- O Ibovespa fechou 2025 com alta de 34%, o melhor desempenho desde 2016.
- O rali foi impulsionado por fluxo externo, destacando setores líquidos como bancos, commodities e blue chips de consumo.
- Houve entrada de capitais: cerca de R$ 30 bilhões na bolsa local e mais de US$ 80 bilhões em investimentos diretos, o maior nível em uma década.
- O desempenho foi concentrado em ativos com maior exposição externa; empresas com alavancagem alta ou dependentes de crédito ficaram para trás.
- A combinação de câmbio mais estável e inflação em queda ajudou a reativar valuations, embora a análise indique que o movimento foi financeiro, não estrutural.
O Ibovespa encerrou 2025 com alta de 34%, o melhor desempenho desde 2016. O movimento foi impulsionado principalmente por fluxos estrangeiros, que ajudaram a sustentar ganhos mesmo com juros elevados no Brasil. O fechamento ocorreu em uma temporada de inflação próxima da meta e expectativa de cortes de juros.

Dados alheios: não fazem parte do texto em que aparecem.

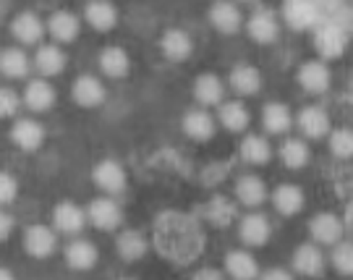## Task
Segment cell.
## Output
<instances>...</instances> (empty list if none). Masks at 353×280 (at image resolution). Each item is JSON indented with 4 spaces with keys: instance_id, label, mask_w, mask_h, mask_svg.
<instances>
[{
    "instance_id": "cell-1",
    "label": "cell",
    "mask_w": 353,
    "mask_h": 280,
    "mask_svg": "<svg viewBox=\"0 0 353 280\" xmlns=\"http://www.w3.org/2000/svg\"><path fill=\"white\" fill-rule=\"evenodd\" d=\"M154 243L160 254L173 262H191L202 254V228L196 220L181 212H165L154 223Z\"/></svg>"
},
{
    "instance_id": "cell-2",
    "label": "cell",
    "mask_w": 353,
    "mask_h": 280,
    "mask_svg": "<svg viewBox=\"0 0 353 280\" xmlns=\"http://www.w3.org/2000/svg\"><path fill=\"white\" fill-rule=\"evenodd\" d=\"M94 183L100 186L105 194H121L126 189V173L123 168L113 163V160H105L94 168Z\"/></svg>"
},
{
    "instance_id": "cell-3",
    "label": "cell",
    "mask_w": 353,
    "mask_h": 280,
    "mask_svg": "<svg viewBox=\"0 0 353 280\" xmlns=\"http://www.w3.org/2000/svg\"><path fill=\"white\" fill-rule=\"evenodd\" d=\"M11 139L16 141V147L32 152V150H37L39 144H42V139H45V128L39 126L37 121H32V118H21V121L13 123Z\"/></svg>"
},
{
    "instance_id": "cell-4",
    "label": "cell",
    "mask_w": 353,
    "mask_h": 280,
    "mask_svg": "<svg viewBox=\"0 0 353 280\" xmlns=\"http://www.w3.org/2000/svg\"><path fill=\"white\" fill-rule=\"evenodd\" d=\"M121 207L113 199H94L89 207V220L100 230H115L121 226Z\"/></svg>"
},
{
    "instance_id": "cell-5",
    "label": "cell",
    "mask_w": 353,
    "mask_h": 280,
    "mask_svg": "<svg viewBox=\"0 0 353 280\" xmlns=\"http://www.w3.org/2000/svg\"><path fill=\"white\" fill-rule=\"evenodd\" d=\"M249 34H252L259 45L275 42V39H278V19H275V13L267 11V8H259V11L252 16V21H249Z\"/></svg>"
},
{
    "instance_id": "cell-6",
    "label": "cell",
    "mask_w": 353,
    "mask_h": 280,
    "mask_svg": "<svg viewBox=\"0 0 353 280\" xmlns=\"http://www.w3.org/2000/svg\"><path fill=\"white\" fill-rule=\"evenodd\" d=\"M314 45L322 58H338L343 50H345V34L338 26H322L314 34Z\"/></svg>"
},
{
    "instance_id": "cell-7",
    "label": "cell",
    "mask_w": 353,
    "mask_h": 280,
    "mask_svg": "<svg viewBox=\"0 0 353 280\" xmlns=\"http://www.w3.org/2000/svg\"><path fill=\"white\" fill-rule=\"evenodd\" d=\"M312 236H314L319 243H338L343 239V223L341 217L330 215V212H322V215H316L312 220Z\"/></svg>"
},
{
    "instance_id": "cell-8",
    "label": "cell",
    "mask_w": 353,
    "mask_h": 280,
    "mask_svg": "<svg viewBox=\"0 0 353 280\" xmlns=\"http://www.w3.org/2000/svg\"><path fill=\"white\" fill-rule=\"evenodd\" d=\"M293 270L301 275H322L325 272V257L314 243H303L293 254Z\"/></svg>"
},
{
    "instance_id": "cell-9",
    "label": "cell",
    "mask_w": 353,
    "mask_h": 280,
    "mask_svg": "<svg viewBox=\"0 0 353 280\" xmlns=\"http://www.w3.org/2000/svg\"><path fill=\"white\" fill-rule=\"evenodd\" d=\"M74 100L81 108H97L105 100V87L100 79L94 77H79L74 84Z\"/></svg>"
},
{
    "instance_id": "cell-10",
    "label": "cell",
    "mask_w": 353,
    "mask_h": 280,
    "mask_svg": "<svg viewBox=\"0 0 353 280\" xmlns=\"http://www.w3.org/2000/svg\"><path fill=\"white\" fill-rule=\"evenodd\" d=\"M26 252L32 257H50L55 252V233L45 226H34V228L26 230V239H24Z\"/></svg>"
},
{
    "instance_id": "cell-11",
    "label": "cell",
    "mask_w": 353,
    "mask_h": 280,
    "mask_svg": "<svg viewBox=\"0 0 353 280\" xmlns=\"http://www.w3.org/2000/svg\"><path fill=\"white\" fill-rule=\"evenodd\" d=\"M285 21L293 29H309L316 21V6L312 0H285Z\"/></svg>"
},
{
    "instance_id": "cell-12",
    "label": "cell",
    "mask_w": 353,
    "mask_h": 280,
    "mask_svg": "<svg viewBox=\"0 0 353 280\" xmlns=\"http://www.w3.org/2000/svg\"><path fill=\"white\" fill-rule=\"evenodd\" d=\"M270 239V223L265 215H246L241 220V241L249 243V246H262Z\"/></svg>"
},
{
    "instance_id": "cell-13",
    "label": "cell",
    "mask_w": 353,
    "mask_h": 280,
    "mask_svg": "<svg viewBox=\"0 0 353 280\" xmlns=\"http://www.w3.org/2000/svg\"><path fill=\"white\" fill-rule=\"evenodd\" d=\"M210 19H212L214 29H220L223 34H236L241 29V11L228 0L214 3V8L210 11Z\"/></svg>"
},
{
    "instance_id": "cell-14",
    "label": "cell",
    "mask_w": 353,
    "mask_h": 280,
    "mask_svg": "<svg viewBox=\"0 0 353 280\" xmlns=\"http://www.w3.org/2000/svg\"><path fill=\"white\" fill-rule=\"evenodd\" d=\"M299 81H301V87L306 92H312V94H319V92H325L330 87V71L325 63H319V61H312V63H306L299 71Z\"/></svg>"
},
{
    "instance_id": "cell-15",
    "label": "cell",
    "mask_w": 353,
    "mask_h": 280,
    "mask_svg": "<svg viewBox=\"0 0 353 280\" xmlns=\"http://www.w3.org/2000/svg\"><path fill=\"white\" fill-rule=\"evenodd\" d=\"M299 126L301 131L309 137V139H319L330 131V118L322 108H303L301 115H299Z\"/></svg>"
},
{
    "instance_id": "cell-16",
    "label": "cell",
    "mask_w": 353,
    "mask_h": 280,
    "mask_svg": "<svg viewBox=\"0 0 353 280\" xmlns=\"http://www.w3.org/2000/svg\"><path fill=\"white\" fill-rule=\"evenodd\" d=\"M11 32L21 45H34V42H39V37H42L45 26H42V21H39L34 13H21V16L13 19Z\"/></svg>"
},
{
    "instance_id": "cell-17",
    "label": "cell",
    "mask_w": 353,
    "mask_h": 280,
    "mask_svg": "<svg viewBox=\"0 0 353 280\" xmlns=\"http://www.w3.org/2000/svg\"><path fill=\"white\" fill-rule=\"evenodd\" d=\"M225 268L233 280H254L259 275L256 259L249 252H230L225 257Z\"/></svg>"
},
{
    "instance_id": "cell-18",
    "label": "cell",
    "mask_w": 353,
    "mask_h": 280,
    "mask_svg": "<svg viewBox=\"0 0 353 280\" xmlns=\"http://www.w3.org/2000/svg\"><path fill=\"white\" fill-rule=\"evenodd\" d=\"M87 21H89V26H94L97 32L113 29L115 21H118V13H115L113 3H108V0H92L87 6Z\"/></svg>"
},
{
    "instance_id": "cell-19",
    "label": "cell",
    "mask_w": 353,
    "mask_h": 280,
    "mask_svg": "<svg viewBox=\"0 0 353 280\" xmlns=\"http://www.w3.org/2000/svg\"><path fill=\"white\" fill-rule=\"evenodd\" d=\"M100 68L105 71V77H110V79L126 77L128 68H131L128 52L121 50V48H105V50L100 52Z\"/></svg>"
},
{
    "instance_id": "cell-20",
    "label": "cell",
    "mask_w": 353,
    "mask_h": 280,
    "mask_svg": "<svg viewBox=\"0 0 353 280\" xmlns=\"http://www.w3.org/2000/svg\"><path fill=\"white\" fill-rule=\"evenodd\" d=\"M183 131L189 134L191 139H210V137H214V118L210 113H204V110H191L183 118Z\"/></svg>"
},
{
    "instance_id": "cell-21",
    "label": "cell",
    "mask_w": 353,
    "mask_h": 280,
    "mask_svg": "<svg viewBox=\"0 0 353 280\" xmlns=\"http://www.w3.org/2000/svg\"><path fill=\"white\" fill-rule=\"evenodd\" d=\"M24 102L26 108H32V110H50L52 102H55V90H52L45 79H37V81H32L26 87Z\"/></svg>"
},
{
    "instance_id": "cell-22",
    "label": "cell",
    "mask_w": 353,
    "mask_h": 280,
    "mask_svg": "<svg viewBox=\"0 0 353 280\" xmlns=\"http://www.w3.org/2000/svg\"><path fill=\"white\" fill-rule=\"evenodd\" d=\"M194 50V45H191V39L186 32H181V29H170V32H165L163 37V52L170 58V61H186Z\"/></svg>"
},
{
    "instance_id": "cell-23",
    "label": "cell",
    "mask_w": 353,
    "mask_h": 280,
    "mask_svg": "<svg viewBox=\"0 0 353 280\" xmlns=\"http://www.w3.org/2000/svg\"><path fill=\"white\" fill-rule=\"evenodd\" d=\"M48 29H50V34L55 42H74L76 34H79V19L68 11H58V13H52Z\"/></svg>"
},
{
    "instance_id": "cell-24",
    "label": "cell",
    "mask_w": 353,
    "mask_h": 280,
    "mask_svg": "<svg viewBox=\"0 0 353 280\" xmlns=\"http://www.w3.org/2000/svg\"><path fill=\"white\" fill-rule=\"evenodd\" d=\"M52 220H55V226H58V230H63V233H79V230L84 228V212L76 207V204L71 202H63L55 207V215H52Z\"/></svg>"
},
{
    "instance_id": "cell-25",
    "label": "cell",
    "mask_w": 353,
    "mask_h": 280,
    "mask_svg": "<svg viewBox=\"0 0 353 280\" xmlns=\"http://www.w3.org/2000/svg\"><path fill=\"white\" fill-rule=\"evenodd\" d=\"M65 259L74 270H92L97 262V249L89 241H74L65 249Z\"/></svg>"
},
{
    "instance_id": "cell-26",
    "label": "cell",
    "mask_w": 353,
    "mask_h": 280,
    "mask_svg": "<svg viewBox=\"0 0 353 280\" xmlns=\"http://www.w3.org/2000/svg\"><path fill=\"white\" fill-rule=\"evenodd\" d=\"M236 194H239V199L246 207H259L267 199L265 183H262V179H256V176H243V179H239Z\"/></svg>"
},
{
    "instance_id": "cell-27",
    "label": "cell",
    "mask_w": 353,
    "mask_h": 280,
    "mask_svg": "<svg viewBox=\"0 0 353 280\" xmlns=\"http://www.w3.org/2000/svg\"><path fill=\"white\" fill-rule=\"evenodd\" d=\"M34 66H37V71L42 77H55L65 68V55L55 45H45V48H39Z\"/></svg>"
},
{
    "instance_id": "cell-28",
    "label": "cell",
    "mask_w": 353,
    "mask_h": 280,
    "mask_svg": "<svg viewBox=\"0 0 353 280\" xmlns=\"http://www.w3.org/2000/svg\"><path fill=\"white\" fill-rule=\"evenodd\" d=\"M262 123L270 134H285L293 123V118H290V110L285 105H280V102H270L265 108V113H262Z\"/></svg>"
},
{
    "instance_id": "cell-29",
    "label": "cell",
    "mask_w": 353,
    "mask_h": 280,
    "mask_svg": "<svg viewBox=\"0 0 353 280\" xmlns=\"http://www.w3.org/2000/svg\"><path fill=\"white\" fill-rule=\"evenodd\" d=\"M0 71L11 79H21L29 74V58L19 48H8L0 52Z\"/></svg>"
},
{
    "instance_id": "cell-30",
    "label": "cell",
    "mask_w": 353,
    "mask_h": 280,
    "mask_svg": "<svg viewBox=\"0 0 353 280\" xmlns=\"http://www.w3.org/2000/svg\"><path fill=\"white\" fill-rule=\"evenodd\" d=\"M194 94L202 105H220L223 100V81L214 77V74H204V77L196 79V87H194Z\"/></svg>"
},
{
    "instance_id": "cell-31",
    "label": "cell",
    "mask_w": 353,
    "mask_h": 280,
    "mask_svg": "<svg viewBox=\"0 0 353 280\" xmlns=\"http://www.w3.org/2000/svg\"><path fill=\"white\" fill-rule=\"evenodd\" d=\"M230 87L239 92V94H256L262 87V77L259 71L252 66H239L233 74H230Z\"/></svg>"
},
{
    "instance_id": "cell-32",
    "label": "cell",
    "mask_w": 353,
    "mask_h": 280,
    "mask_svg": "<svg viewBox=\"0 0 353 280\" xmlns=\"http://www.w3.org/2000/svg\"><path fill=\"white\" fill-rule=\"evenodd\" d=\"M118 254L123 257L126 262H137L141 257L147 254V241L144 236L137 233V230H123L118 236Z\"/></svg>"
},
{
    "instance_id": "cell-33",
    "label": "cell",
    "mask_w": 353,
    "mask_h": 280,
    "mask_svg": "<svg viewBox=\"0 0 353 280\" xmlns=\"http://www.w3.org/2000/svg\"><path fill=\"white\" fill-rule=\"evenodd\" d=\"M275 207H278L280 215H296V212H301L303 210V191L299 186H280L275 191Z\"/></svg>"
},
{
    "instance_id": "cell-34",
    "label": "cell",
    "mask_w": 353,
    "mask_h": 280,
    "mask_svg": "<svg viewBox=\"0 0 353 280\" xmlns=\"http://www.w3.org/2000/svg\"><path fill=\"white\" fill-rule=\"evenodd\" d=\"M270 154H272V150H270V144L262 137H246L243 144H241V157L249 166H265L270 160Z\"/></svg>"
},
{
    "instance_id": "cell-35",
    "label": "cell",
    "mask_w": 353,
    "mask_h": 280,
    "mask_svg": "<svg viewBox=\"0 0 353 280\" xmlns=\"http://www.w3.org/2000/svg\"><path fill=\"white\" fill-rule=\"evenodd\" d=\"M249 121H252V115H249V110L241 102H225L220 108V123L228 131H243V128L249 126Z\"/></svg>"
},
{
    "instance_id": "cell-36",
    "label": "cell",
    "mask_w": 353,
    "mask_h": 280,
    "mask_svg": "<svg viewBox=\"0 0 353 280\" xmlns=\"http://www.w3.org/2000/svg\"><path fill=\"white\" fill-rule=\"evenodd\" d=\"M280 157H283V163L293 170H299L309 163V147L299 139H288L283 144V150H280Z\"/></svg>"
},
{
    "instance_id": "cell-37",
    "label": "cell",
    "mask_w": 353,
    "mask_h": 280,
    "mask_svg": "<svg viewBox=\"0 0 353 280\" xmlns=\"http://www.w3.org/2000/svg\"><path fill=\"white\" fill-rule=\"evenodd\" d=\"M207 217L212 220L214 226H228V223L236 217V207L228 202V199H223V197H217V199H212L210 207H207Z\"/></svg>"
},
{
    "instance_id": "cell-38",
    "label": "cell",
    "mask_w": 353,
    "mask_h": 280,
    "mask_svg": "<svg viewBox=\"0 0 353 280\" xmlns=\"http://www.w3.org/2000/svg\"><path fill=\"white\" fill-rule=\"evenodd\" d=\"M330 150H332L335 157H343V160L353 157V131L351 128L335 131V134L330 137Z\"/></svg>"
},
{
    "instance_id": "cell-39",
    "label": "cell",
    "mask_w": 353,
    "mask_h": 280,
    "mask_svg": "<svg viewBox=\"0 0 353 280\" xmlns=\"http://www.w3.org/2000/svg\"><path fill=\"white\" fill-rule=\"evenodd\" d=\"M332 265L343 275H353V243H338L332 252Z\"/></svg>"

Ao longo do ano, o cenário externo foi determinante. Investidores internacionais concentraram recursos na bolsa paulista, sustentando setores líquidos como bancos, commodities e algumas blue chips de consumo. Em contrapartida, empresas mais expostas ao crédito ou ao mercado doméstico ficaram atrás.
Panorama macro
No Brasil, a economia desacelerou sem ruptura, com o mercado de trabalho mais contido e inflação sob controle. O Banco Central sinalizou espaço para cortes graduais, o que elevou a atratividade de ações em meio a uma renda fixa ainda competitiva. O câmbio estável ajudou a reduzir prêmios de risco.
Mesmo com o desempenho expressivo, a leitura aponta um rali mais financeiro do que estrutural. O peso do capital externo foi determinante, enquanto o consumo doméstico e o investimento produtivo avançaram a passos mais lentos. A volatilidade externa manteve o cenário sob observação.